» Short task: Reproduce the entire listing below verbatim, line by line.

Spatial questions based on scenes:
----

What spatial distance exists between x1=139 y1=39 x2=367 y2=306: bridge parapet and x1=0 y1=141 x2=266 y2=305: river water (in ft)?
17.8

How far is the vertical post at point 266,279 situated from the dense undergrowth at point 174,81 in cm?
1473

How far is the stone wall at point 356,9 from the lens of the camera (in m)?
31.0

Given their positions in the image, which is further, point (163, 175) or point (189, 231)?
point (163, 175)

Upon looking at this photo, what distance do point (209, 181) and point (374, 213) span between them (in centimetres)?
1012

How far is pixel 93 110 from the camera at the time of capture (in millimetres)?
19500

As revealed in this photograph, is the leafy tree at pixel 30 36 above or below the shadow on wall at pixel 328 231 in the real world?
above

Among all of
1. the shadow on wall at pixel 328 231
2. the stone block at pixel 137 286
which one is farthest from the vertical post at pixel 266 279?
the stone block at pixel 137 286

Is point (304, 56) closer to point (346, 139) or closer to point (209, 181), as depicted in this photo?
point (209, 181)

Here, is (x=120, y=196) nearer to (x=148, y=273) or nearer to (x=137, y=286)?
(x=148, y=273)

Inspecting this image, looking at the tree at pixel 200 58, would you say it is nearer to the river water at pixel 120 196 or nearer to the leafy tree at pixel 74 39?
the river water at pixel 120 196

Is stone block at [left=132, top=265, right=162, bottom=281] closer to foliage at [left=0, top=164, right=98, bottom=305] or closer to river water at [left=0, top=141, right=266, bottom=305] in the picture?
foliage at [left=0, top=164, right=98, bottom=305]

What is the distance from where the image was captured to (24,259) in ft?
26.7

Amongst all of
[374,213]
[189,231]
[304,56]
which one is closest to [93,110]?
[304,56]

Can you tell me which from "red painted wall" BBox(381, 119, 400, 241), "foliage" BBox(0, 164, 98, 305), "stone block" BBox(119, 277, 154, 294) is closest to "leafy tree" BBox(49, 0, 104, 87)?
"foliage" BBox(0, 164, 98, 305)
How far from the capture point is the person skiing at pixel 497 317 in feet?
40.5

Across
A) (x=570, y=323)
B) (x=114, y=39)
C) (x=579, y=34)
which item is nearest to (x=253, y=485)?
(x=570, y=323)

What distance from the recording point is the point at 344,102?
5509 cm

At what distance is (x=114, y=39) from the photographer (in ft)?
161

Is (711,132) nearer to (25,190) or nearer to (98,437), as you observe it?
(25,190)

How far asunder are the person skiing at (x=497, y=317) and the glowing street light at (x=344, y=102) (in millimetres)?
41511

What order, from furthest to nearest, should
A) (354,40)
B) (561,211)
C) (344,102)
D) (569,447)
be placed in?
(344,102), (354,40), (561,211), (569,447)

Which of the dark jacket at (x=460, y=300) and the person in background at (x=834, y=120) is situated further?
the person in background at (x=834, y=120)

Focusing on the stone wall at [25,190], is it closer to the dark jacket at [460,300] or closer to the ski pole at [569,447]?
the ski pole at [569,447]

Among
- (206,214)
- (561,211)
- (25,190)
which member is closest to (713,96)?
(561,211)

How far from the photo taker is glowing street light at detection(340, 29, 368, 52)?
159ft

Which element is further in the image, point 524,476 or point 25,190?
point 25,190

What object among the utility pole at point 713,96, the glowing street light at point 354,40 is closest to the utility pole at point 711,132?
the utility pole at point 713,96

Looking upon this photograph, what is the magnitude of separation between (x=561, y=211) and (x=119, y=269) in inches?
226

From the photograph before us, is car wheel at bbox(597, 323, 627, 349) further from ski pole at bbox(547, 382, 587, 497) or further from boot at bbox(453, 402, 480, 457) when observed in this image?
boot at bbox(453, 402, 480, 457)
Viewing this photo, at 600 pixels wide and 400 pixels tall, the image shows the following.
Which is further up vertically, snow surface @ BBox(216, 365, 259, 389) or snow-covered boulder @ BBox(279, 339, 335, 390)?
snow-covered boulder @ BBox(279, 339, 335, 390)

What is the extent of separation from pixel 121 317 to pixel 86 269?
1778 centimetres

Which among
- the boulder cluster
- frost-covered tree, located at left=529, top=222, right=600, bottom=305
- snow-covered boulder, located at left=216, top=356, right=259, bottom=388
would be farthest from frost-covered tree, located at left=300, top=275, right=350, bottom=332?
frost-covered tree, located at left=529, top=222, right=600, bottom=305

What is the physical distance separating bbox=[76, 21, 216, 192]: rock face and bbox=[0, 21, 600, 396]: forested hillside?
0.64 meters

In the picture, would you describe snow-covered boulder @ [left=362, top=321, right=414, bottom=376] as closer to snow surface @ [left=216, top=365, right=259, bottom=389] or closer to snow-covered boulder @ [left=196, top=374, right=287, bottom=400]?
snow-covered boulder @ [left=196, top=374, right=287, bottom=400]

----

» Solved problem:
What spatial distance exists between x1=139 y1=39 x2=367 y2=306: bridge parapet and x1=0 y1=141 x2=266 y2=305: river water (in ft)?
17.8

How far is the vertical post at point 266,279 situated from the dense undergrowth at point 174,81 in cm?
1473

How far is the stone wall at point 356,9 from the lens of the camera (in m)?
31.0

Given their positions in the image, which is further, point (163, 175) or point (189, 231)?
point (163, 175)

Upon looking at this photo, what distance do point (209, 181) and point (374, 213) span between them (in centimetres)?
1012

How far is pixel 93 110 from the camera at the time of capture (in millimetres)?
19500

As revealed in this photograph, is the leafy tree at pixel 30 36 above or below the shadow on wall at pixel 328 231 in the real world?
above

Among all of
1. the shadow on wall at pixel 328 231
2. the stone block at pixel 137 286
which one is farthest from the vertical post at pixel 266 279?
the stone block at pixel 137 286

Is point (304, 56) closer to point (346, 139) or closer to point (209, 181), as depicted in this photo?
point (209, 181)

Here, is (x=120, y=196) nearer to (x=148, y=273) or nearer to (x=137, y=286)?
(x=148, y=273)

Inspecting this image, looking at the tree at pixel 200 58, would you say it is nearer to the river water at pixel 120 196 or nearer to the leafy tree at pixel 74 39?
the river water at pixel 120 196

Is stone block at [left=132, top=265, right=162, bottom=281] closer to foliage at [left=0, top=164, right=98, bottom=305] or closer to river water at [left=0, top=141, right=266, bottom=305] in the picture?
foliage at [left=0, top=164, right=98, bottom=305]

What is the distance from where the image was captured to (24,259) in ft?
26.7

Amongst all of
[374,213]
[189,231]
[304,56]
which one is closest to [93,110]?
[304,56]

Can you tell me which from "red painted wall" BBox(381, 119, 400, 241), "foliage" BBox(0, 164, 98, 305), "stone block" BBox(119, 277, 154, 294) is closest to "leafy tree" BBox(49, 0, 104, 87)?
"foliage" BBox(0, 164, 98, 305)
How far from the capture point is the person skiing at pixel 497 317 in feet?
40.5

Across
A) (x=570, y=323)
B) (x=114, y=39)
C) (x=579, y=34)
which item is nearest to (x=253, y=485)?
(x=570, y=323)

What distance from the recording point is the point at 344,102?
5509 cm

At what distance is (x=114, y=39) from the photographer (in ft)?
161

Is (711,132) nearer to (25,190) or nearer to (98,437), as you observe it?
(25,190)

How far asunder are the person skiing at (x=497, y=317) and the glowing street light at (x=344, y=102) (in millimetres)?
41511

What order, from furthest to nearest, should
A) (354,40)
B) (561,211)
C) (344,102)
D) (569,447)
be placed in?
(344,102), (354,40), (561,211), (569,447)

Which of the dark jacket at (x=460, y=300) and the person in background at (x=834, y=120) is situated further?
the person in background at (x=834, y=120)

Focusing on the stone wall at [25,190], is it closer to the dark jacket at [460,300] or closer to the ski pole at [569,447]?
the ski pole at [569,447]

Among
- (206,214)
- (561,211)
- (25,190)
which member is closest to (713,96)?
(561,211)

How far from the photo taker is glowing street light at detection(340, 29, 368, 52)?
159ft

Which element is further in the image, point 524,476 or point 25,190?
point 25,190

What object among the utility pole at point 713,96, the glowing street light at point 354,40 is closest to the utility pole at point 711,132?
the utility pole at point 713,96

Looking upon this photograph, what is the magnitude of separation between (x=561, y=211) and (x=119, y=269) in inches?
226

From the photograph before us, is car wheel at bbox(597, 323, 627, 349) further from ski pole at bbox(547, 382, 587, 497) or further from boot at bbox(453, 402, 480, 457) when observed in this image?
boot at bbox(453, 402, 480, 457)
Viewing this photo, at 600 pixels wide and 400 pixels tall, the image shows the following.
Which is further up vertically, snow surface @ BBox(216, 365, 259, 389) or snow-covered boulder @ BBox(279, 339, 335, 390)?
snow-covered boulder @ BBox(279, 339, 335, 390)

What is the extent of separation from pixel 121 317 to pixel 86 269?
1778 centimetres

Which among
- the boulder cluster
- frost-covered tree, located at left=529, top=222, right=600, bottom=305
- snow-covered boulder, located at left=216, top=356, right=259, bottom=388
would be farthest from frost-covered tree, located at left=300, top=275, right=350, bottom=332?
frost-covered tree, located at left=529, top=222, right=600, bottom=305

What is the physical distance separating bbox=[76, 21, 216, 192]: rock face and bbox=[0, 21, 600, 396]: forested hillside?
0.64 meters

In the picture, would you describe snow-covered boulder @ [left=362, top=321, right=414, bottom=376] as closer to snow surface @ [left=216, top=365, right=259, bottom=389] or closer to snow-covered boulder @ [left=196, top=374, right=287, bottom=400]?
snow-covered boulder @ [left=196, top=374, right=287, bottom=400]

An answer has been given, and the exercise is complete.